Your slogans are, “Redefine what sick looks like” and “I may be sick but I’m still dope.” What an empowering statement. What do you hope to accomplish through your 10-part social media driven awareness tour?
The reason why we chose 10 parts is because we wanted to have an active and eventful campaign. You’ll find that a lot of campaigns are 12 months or however long and there really isn’t much to it. It’s social media and digitally driven because I knew that I couldn’t just affect people in the LA market because I don’t know that many people here that suffer from MS. After becoming an ambassador that really opened up my market to have sisters in every city that battle with MS. The additional reason why we chose 10 parts is because it’s 10 tracks to the Nas inspired Illmatic album.
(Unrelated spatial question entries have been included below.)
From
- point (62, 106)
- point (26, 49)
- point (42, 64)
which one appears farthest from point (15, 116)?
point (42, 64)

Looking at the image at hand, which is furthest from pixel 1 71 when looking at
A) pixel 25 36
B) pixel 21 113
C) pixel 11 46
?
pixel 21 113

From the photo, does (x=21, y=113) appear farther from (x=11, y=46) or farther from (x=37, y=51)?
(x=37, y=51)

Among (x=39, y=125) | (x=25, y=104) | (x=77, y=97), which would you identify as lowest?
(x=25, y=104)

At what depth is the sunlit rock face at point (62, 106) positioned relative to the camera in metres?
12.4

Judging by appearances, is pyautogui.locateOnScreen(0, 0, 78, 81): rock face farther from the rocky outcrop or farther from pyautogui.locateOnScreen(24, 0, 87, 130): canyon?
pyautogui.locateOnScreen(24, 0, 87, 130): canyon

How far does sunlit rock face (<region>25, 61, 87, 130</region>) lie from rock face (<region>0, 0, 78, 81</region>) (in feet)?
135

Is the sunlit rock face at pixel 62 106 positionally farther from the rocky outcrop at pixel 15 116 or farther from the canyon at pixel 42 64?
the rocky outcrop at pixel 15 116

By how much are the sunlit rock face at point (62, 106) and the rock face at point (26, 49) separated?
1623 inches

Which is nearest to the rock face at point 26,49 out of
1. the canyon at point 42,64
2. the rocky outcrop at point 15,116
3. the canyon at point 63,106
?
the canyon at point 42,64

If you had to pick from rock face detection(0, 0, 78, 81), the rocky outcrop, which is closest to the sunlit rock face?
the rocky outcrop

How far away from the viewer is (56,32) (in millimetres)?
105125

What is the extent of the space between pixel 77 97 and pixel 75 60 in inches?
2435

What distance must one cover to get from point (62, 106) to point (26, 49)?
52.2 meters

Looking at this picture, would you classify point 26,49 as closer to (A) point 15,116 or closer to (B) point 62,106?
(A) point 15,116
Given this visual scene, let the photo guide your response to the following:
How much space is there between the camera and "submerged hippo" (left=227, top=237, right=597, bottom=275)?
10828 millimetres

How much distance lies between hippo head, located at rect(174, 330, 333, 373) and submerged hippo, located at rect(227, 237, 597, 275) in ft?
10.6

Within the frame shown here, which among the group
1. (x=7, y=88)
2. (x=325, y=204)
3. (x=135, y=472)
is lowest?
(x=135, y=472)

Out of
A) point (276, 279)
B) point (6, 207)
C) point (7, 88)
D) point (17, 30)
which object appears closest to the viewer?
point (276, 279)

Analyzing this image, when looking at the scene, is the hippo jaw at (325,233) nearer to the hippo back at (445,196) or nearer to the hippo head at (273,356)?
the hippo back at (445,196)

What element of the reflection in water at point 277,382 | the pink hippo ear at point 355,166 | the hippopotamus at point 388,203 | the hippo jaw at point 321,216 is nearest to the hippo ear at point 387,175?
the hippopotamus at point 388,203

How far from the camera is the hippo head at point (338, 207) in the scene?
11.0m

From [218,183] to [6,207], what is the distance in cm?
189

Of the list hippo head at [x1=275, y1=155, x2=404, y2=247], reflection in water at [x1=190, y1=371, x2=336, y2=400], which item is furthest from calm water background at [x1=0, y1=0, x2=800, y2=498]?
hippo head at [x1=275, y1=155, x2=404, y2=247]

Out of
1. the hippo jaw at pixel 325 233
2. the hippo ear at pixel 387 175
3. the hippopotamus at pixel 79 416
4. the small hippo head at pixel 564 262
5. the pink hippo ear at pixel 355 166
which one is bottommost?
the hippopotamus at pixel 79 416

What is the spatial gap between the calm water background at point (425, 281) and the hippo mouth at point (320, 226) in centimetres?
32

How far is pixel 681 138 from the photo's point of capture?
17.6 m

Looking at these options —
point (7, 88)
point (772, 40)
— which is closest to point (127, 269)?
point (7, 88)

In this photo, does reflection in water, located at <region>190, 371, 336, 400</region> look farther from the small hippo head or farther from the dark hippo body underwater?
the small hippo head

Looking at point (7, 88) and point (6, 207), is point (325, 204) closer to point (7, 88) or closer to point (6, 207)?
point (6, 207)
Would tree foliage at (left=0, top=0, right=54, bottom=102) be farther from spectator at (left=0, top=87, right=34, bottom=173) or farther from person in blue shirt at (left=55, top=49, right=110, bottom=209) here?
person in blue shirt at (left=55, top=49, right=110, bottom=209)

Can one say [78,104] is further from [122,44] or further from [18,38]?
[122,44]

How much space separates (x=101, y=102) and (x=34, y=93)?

Each part of the campaign reflects one of the tracks with a few unique alterations. Also, there are so many ways for people to become involved through and with this campaign, which I love. If you are a woman of color that battles from MS, you can certainly join in on this campaign through participation. There is no campaign if we don’t speak up and tell our story, it’s imperative that’s it’s not only me. For those who don’t suffer from MS, you can follow us on Instagram @weareillmatic where you are able to stay updated on the campaign and how to participate. There are many sponsorships available as we aim to make this an international campaign and raise funds to make a donation to the MS society for research.